Minor planet 9331 Fannyhensel is named after her.

On 14 November 2021, Google commemorated Fanny Hensel's 216th birthday with a Google Doodle in North America, Iceland, Germany, Greece, Ukraine, Israel, Armenia, Australia and New Zealand.

===Music===
Six months before his death, Felix attempted to ensure that his sister received the recognition that had been withheld throughout much of her life. He collected many of her works intending to release them to the public through his publisher, Breitkopf & Härtel. In 1850, the publisher began to distribute Fanny Mendelssohn's unreleased works, starting with Vier Lieder Op. 8. Commencing in the late 1980s, Fanny Mendelssohn's music has become better known, thanks to concert performances and new recordings. Her Easter Sonata for piano, formerly attributed to Felix, was premiered in her name by Andrea Lam on 12 September 2012.

===Writings===
Fanny Mendelssohn published no writings during her lifetime. Selected letters and journal entries were published during the 19th century, notably by Sebastian Hensel in his book on the Mendelssohn family. Her collected letters to Felix, edited by Marcia Citron, were published in 1987.

===Biographical and musicological studies===
During the 19th century Fanny mainly figured as a bystander in biographies and studies of her brother Felix; typically she was a representative of a supposed 'feminizing' influence that sapped his artistry. In the 20th century the conventional narrative switched to presenting Felix as disapproving of his sister's musical activities and seeking to contain them, whilst the 'feminizing' accusation against Fanny evaporated. From the 1980s onwards Fanny Mendelssohn has been the subject of many academic books and articles.

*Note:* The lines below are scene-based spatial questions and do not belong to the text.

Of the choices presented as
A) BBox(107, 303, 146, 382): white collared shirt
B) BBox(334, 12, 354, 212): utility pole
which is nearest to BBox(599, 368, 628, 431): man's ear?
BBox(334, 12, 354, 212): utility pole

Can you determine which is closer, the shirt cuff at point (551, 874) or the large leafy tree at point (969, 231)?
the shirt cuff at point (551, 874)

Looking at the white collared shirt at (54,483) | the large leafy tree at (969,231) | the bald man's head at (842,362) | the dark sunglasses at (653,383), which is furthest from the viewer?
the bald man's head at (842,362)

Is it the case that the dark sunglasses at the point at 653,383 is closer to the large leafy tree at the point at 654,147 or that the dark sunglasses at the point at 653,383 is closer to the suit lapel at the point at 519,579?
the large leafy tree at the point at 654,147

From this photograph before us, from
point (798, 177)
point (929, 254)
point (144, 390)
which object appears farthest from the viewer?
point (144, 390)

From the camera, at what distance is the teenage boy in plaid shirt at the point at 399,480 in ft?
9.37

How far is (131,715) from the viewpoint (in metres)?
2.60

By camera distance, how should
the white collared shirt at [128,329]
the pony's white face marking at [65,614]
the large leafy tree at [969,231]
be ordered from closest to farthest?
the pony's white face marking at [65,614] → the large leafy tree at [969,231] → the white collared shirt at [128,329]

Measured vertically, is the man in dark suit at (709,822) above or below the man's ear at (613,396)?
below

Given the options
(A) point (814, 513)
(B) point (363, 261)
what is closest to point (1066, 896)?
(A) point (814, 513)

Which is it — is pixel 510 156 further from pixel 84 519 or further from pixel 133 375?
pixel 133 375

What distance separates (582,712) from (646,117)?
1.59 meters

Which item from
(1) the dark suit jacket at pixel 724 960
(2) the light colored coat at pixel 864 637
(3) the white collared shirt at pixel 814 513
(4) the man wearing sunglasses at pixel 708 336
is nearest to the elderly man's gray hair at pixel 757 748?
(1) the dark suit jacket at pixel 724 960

Kimber opines that "The tale of Fanny, the 'suppressed' composer, has so readily found a place in the biographies of the siblings because of its resemblance to prevailing models for the life of a 'Great Composer' ... based in Romantic ideology about male artists. ... Hensel fits neatly into a traditional narrative of the suffering artistic genius ... with a modern twist: the feminine gender of its main character. Thus two characters [Felix and Fanny] are forced to bear the weight of two centuries of gender ideology."

A catalogue of the works of Fanny Mendelssohn has been prepared by Renate Hellwig-Unruh in 2000, according to which each work may be referred to by its "H-U number".

Sheila Hayman, the great-great-great-granddaughter of Fanny Mendelssohn, released a 97-minute documentary Fanny: The Other Mendelssohn in 2023.